### DOCUMENT EXTRACT
========

Static Topic Bridges
Maternity Benefit Legislation: From 1961 Act to Social Security Code 2020
India's statutory maternity protection began with the Maternity Benefit Act, 1961, which guaranteed paid leave for women in organised sector establishments. The Maternity Benefit (Amendment) Act, 2017 significantly upgraded this framework: it extended paid maternity leave from 12 weeks to 26 weeks for women having fewer than two surviving children, introduced mandatory crèche facilities for establishments with 50 or more employees, and permitted work from home arrangements post-leave. The Code on Social Security, 2020 consolidated and replaced the 1961 Act and eight other labour codes, retaining the 26-week entitlement but also carrying forward the restrictive Section 60(4) limiting adoptive mothers to 12 weeks only if the child was below three months.

========

### SHORT EXERCISE 1
Show each line of the rows below that contains the word "shingle".

### PROVIDED INFORMATION
========

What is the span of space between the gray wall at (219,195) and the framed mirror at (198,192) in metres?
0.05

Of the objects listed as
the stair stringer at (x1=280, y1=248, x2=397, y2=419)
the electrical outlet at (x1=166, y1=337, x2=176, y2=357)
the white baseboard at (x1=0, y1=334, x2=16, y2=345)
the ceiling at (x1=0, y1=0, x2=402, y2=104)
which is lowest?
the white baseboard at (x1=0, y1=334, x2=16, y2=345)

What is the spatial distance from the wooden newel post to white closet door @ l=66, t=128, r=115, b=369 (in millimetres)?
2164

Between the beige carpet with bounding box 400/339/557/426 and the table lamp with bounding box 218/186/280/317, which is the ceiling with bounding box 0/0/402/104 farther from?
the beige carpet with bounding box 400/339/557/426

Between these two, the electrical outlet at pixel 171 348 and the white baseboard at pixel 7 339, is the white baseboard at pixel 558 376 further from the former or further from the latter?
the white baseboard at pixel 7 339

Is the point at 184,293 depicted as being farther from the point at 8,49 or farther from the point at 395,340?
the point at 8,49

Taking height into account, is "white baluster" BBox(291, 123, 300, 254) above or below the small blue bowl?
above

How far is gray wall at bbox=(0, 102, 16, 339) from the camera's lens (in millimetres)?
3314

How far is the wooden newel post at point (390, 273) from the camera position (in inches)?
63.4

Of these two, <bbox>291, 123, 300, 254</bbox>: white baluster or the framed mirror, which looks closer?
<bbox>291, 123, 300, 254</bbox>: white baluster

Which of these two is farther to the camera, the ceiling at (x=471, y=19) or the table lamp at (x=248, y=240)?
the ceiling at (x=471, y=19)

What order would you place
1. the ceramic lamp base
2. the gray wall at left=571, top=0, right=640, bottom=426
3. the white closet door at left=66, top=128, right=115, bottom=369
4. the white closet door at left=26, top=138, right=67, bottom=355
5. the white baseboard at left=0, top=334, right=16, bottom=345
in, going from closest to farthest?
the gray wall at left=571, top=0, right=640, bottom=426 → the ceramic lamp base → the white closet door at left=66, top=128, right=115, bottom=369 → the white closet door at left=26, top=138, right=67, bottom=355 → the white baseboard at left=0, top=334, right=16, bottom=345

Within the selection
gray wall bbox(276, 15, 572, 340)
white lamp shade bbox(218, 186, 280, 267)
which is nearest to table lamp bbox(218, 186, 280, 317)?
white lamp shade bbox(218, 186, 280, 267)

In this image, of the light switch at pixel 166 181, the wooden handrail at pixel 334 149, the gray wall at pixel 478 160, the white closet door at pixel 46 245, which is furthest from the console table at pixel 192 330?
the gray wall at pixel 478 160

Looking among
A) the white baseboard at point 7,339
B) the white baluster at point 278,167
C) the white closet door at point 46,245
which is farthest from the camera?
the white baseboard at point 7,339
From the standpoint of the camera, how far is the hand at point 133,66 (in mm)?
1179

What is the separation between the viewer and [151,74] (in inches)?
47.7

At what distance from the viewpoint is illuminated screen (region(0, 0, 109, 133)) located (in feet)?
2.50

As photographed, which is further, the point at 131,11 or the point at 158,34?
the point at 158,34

========

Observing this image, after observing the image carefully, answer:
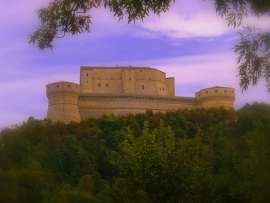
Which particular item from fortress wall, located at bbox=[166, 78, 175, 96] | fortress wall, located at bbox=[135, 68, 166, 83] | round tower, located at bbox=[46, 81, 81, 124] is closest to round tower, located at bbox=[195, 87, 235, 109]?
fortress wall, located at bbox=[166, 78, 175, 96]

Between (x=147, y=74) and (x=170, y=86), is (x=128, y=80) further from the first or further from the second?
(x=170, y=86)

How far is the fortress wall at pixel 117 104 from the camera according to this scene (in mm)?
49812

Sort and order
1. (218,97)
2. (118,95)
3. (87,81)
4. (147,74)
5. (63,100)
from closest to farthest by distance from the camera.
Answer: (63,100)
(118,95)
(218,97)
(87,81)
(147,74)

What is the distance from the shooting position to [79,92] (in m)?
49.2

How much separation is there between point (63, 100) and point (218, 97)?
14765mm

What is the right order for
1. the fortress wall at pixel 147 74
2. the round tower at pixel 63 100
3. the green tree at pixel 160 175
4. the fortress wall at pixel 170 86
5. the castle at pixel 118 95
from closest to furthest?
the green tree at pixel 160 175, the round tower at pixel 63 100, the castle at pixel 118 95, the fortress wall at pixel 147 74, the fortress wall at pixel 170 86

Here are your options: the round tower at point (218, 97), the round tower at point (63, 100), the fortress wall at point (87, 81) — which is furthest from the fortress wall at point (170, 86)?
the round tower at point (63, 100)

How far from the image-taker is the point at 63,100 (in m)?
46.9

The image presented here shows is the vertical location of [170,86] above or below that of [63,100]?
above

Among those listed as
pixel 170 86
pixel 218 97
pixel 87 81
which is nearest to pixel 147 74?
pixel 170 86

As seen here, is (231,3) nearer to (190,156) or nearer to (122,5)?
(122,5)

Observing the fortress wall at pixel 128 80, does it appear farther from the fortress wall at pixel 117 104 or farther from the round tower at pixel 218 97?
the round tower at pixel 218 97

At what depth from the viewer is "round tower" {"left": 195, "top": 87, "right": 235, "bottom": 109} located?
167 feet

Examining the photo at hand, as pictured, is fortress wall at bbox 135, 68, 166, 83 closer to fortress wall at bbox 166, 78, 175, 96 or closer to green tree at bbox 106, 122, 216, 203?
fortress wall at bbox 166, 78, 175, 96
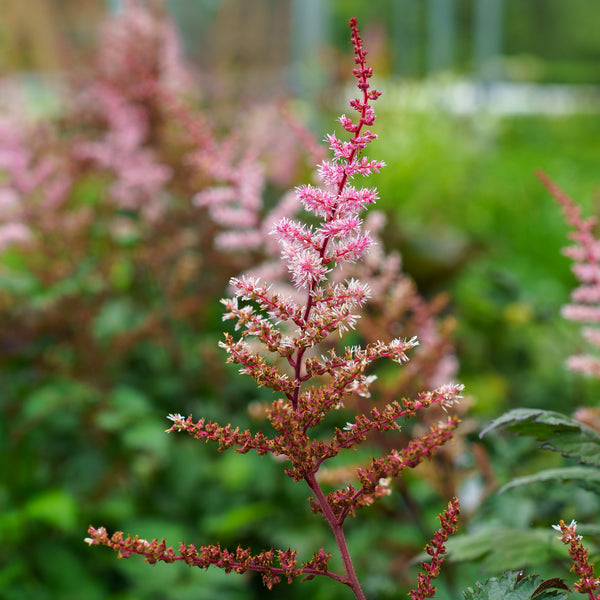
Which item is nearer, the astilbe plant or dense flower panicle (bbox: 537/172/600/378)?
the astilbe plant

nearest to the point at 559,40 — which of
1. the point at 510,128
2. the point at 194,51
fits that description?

========

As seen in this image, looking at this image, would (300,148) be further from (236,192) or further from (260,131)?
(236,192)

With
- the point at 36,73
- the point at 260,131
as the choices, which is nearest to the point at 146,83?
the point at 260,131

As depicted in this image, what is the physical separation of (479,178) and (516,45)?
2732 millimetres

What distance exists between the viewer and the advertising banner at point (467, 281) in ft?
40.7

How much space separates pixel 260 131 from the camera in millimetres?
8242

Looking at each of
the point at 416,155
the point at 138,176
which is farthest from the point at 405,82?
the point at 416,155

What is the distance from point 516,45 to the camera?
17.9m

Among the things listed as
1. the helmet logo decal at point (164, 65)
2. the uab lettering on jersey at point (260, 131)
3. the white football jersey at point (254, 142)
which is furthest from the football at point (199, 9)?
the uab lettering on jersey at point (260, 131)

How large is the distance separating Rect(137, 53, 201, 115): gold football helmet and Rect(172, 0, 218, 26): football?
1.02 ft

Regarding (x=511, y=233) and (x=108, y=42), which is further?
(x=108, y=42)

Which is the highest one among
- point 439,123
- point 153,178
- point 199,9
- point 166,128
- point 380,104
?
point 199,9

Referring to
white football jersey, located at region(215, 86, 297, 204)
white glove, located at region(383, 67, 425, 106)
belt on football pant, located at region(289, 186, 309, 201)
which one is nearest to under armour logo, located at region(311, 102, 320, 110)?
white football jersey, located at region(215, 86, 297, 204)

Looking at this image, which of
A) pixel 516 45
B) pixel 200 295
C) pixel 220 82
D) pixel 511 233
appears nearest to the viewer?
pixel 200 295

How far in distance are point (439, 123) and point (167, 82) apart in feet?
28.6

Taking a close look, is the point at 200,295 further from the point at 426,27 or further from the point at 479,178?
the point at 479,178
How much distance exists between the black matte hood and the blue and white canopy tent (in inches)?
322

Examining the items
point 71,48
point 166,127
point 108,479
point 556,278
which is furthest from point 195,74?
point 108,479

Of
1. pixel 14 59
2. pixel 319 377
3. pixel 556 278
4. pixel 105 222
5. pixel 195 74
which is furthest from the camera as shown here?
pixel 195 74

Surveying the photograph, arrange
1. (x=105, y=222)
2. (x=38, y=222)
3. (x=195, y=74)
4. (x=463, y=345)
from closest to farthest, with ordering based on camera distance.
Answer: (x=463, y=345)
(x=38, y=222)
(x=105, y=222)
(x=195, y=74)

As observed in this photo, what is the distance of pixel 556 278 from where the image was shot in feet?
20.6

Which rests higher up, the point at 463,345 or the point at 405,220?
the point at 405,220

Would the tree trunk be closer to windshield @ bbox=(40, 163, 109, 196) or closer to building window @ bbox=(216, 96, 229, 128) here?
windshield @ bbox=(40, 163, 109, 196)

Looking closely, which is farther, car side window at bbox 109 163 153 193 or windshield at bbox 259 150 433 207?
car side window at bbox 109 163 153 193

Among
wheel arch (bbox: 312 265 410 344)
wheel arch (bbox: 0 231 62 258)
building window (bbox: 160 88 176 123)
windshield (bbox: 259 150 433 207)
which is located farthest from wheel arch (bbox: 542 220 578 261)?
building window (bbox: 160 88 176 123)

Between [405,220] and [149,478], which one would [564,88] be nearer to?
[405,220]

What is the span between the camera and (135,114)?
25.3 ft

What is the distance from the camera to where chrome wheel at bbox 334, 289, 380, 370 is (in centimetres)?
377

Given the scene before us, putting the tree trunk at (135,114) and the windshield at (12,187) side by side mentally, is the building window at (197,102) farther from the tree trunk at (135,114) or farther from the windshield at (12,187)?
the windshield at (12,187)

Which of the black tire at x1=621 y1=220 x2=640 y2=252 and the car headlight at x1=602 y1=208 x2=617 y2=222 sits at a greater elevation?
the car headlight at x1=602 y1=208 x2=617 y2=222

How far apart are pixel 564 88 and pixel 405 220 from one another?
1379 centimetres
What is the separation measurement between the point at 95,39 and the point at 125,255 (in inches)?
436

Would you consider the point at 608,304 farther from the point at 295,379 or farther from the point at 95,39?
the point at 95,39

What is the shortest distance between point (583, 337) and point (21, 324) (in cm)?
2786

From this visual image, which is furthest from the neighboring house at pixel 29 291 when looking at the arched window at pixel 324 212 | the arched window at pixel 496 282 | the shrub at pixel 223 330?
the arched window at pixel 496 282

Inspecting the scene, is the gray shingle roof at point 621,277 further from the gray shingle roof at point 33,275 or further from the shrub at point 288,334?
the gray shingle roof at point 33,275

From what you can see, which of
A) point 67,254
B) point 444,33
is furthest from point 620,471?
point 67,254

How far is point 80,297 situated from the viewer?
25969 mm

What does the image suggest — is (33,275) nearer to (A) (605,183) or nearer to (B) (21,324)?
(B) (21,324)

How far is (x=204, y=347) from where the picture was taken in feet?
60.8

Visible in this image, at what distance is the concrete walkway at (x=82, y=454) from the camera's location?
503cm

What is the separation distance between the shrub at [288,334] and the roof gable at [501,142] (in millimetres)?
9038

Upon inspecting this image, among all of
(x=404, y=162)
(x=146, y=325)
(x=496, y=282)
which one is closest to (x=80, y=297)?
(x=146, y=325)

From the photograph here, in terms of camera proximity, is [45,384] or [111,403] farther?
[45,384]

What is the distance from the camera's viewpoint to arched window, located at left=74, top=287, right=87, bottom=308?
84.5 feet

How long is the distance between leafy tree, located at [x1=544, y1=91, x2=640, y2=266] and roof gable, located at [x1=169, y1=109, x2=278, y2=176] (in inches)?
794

========

### SHORT EXERCISE 2
Continue the passage above on India's maternity benefit legislation, starting after its last sentence.

### ANSWER 1
Inspecting the scene, is the gray shingle roof at point 621,277 further from the gray shingle roof at point 33,275 or further from the shrub at point 288,334?
the gray shingle roof at point 33,275

### ANSWER 2
- The Maternity Benefit Act, 1961 originally covered factories, mines, plantations, shops, and establishments employing 10 or more workers; the 2020 Code extends coverage under the broader social security framework.
- 26 weeks of paid maternity leave applies to the first two children; for a third child or more, leave is 12 weeks.
- Maternity Benefit (Amendment) Act 2017 received Presidential assent on 27 March 2017 and took effect from 1 April 2017.
- Section 60(4) of the Social Security Code, 2020 — now struck down — had limited adoptive mothers' leave to 12 weeks and imposed the 3-month age cap.
- India's 26-week paid maternity leave is among the longest in Asia, exceeding the ILO Convention No. 183 (Maternity Protection Convention, 2000) minimum of 14 weeks.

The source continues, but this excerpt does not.